PAGE TEXT >>

Wednesday, December 14, 2005

That Old Feeling

I was driving down Southwest 29th Street today minding my own business when I faintly heard (above the public radio classical holiday piece of the hour) what I thought was a siren or a horn. I looked into my rearview mirror and saw an ambulance careening up the road, partially in the left turn lane, and partially in the inner, or passing lane of the four-lane road. I quickly got over to the right and stopped.
The ambulance went by me doing probably 45 or 50 miles an hour, using the siren and air horn all the way. It was going relatively fast, but the driver was using good judgment, it seemed. There was a sense of urgency in this 10-39 (police jargon for lights and siren) run that I don’t often see in my community. I could only imagine that they were going to a severe trauma, code blue, or perhaps a 10-48 (jargon for an auto accident with injury).
As an EMT myself, I know first hand what it is like to drive down a busy thoroughfare with that sense of urgency. I know the rush and thrill that comes when using lights, siren, and air horn. I know what it feels like when others pull over, and what it feels like when they don’t. I know that the crew was probably thinking and planning their actions once on the scene. One of the crew members could have been in the back pulling equipment. I also know what accident scenes, trauma scenes, suicide scenes, and medical scenes look like, sound like, and smell like.
I pulled into the shopping center I was headed for, and made my purchase. When I came back to my vehicle, that old adrenalin rush feeling I got when I first saw the ambulance was still with me, even 10 or more minutes after the encounter with it. For a brief time, I wished I had been driving that rig. Then I stopped and realized that I probably would not renew my certification after 2006, and that my career as an EMT effectively was over when we moved to this area.

TASK SET >>
1. Answer these from the ambulance post:
(a) Which street was the writer driving on?
(b) How fast does the writer estimate the ambulance was going?
(c) After which year does the writer say they probably would not renew their certification?
2. Carry the ambulance post forward, picking up after its final sentence.

DATA PROVIDED >>
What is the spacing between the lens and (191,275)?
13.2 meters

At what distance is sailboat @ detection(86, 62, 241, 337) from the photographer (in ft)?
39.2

EXERCISE RESULTS >>
1.
(a) Southwest 29th Street
(b) Probably 45 or 50 miles an hour
(c) 2006

2.
I am beginning to put this part of my life, as I have so many other parts, into the file of “been there, done that” with no practical inclination to ever retrieve it from there. I know I’ve probably driven an ambulance 10-39, as well as some other things, for the last time. EMS has been a huge part of my life for the past 15 years. It is rapidly becoming one of those last time things. I am sorting through the files. I am assembling memories and memorabilia. And I am thanking God that I was privileged to be part of something good and noble and right…to serve my friends, acquaintances, strangers, and those I love. It’s been a good ride (err…pardon me…a good drive).

1 comment:

Anonymous said...

Well, I had been wondering if you were going to continue with the EMS work or not. I guess I somehow envisioned that you would. Silly me. I have a feeling that that adrenaline rush will stay with you for a loooong time.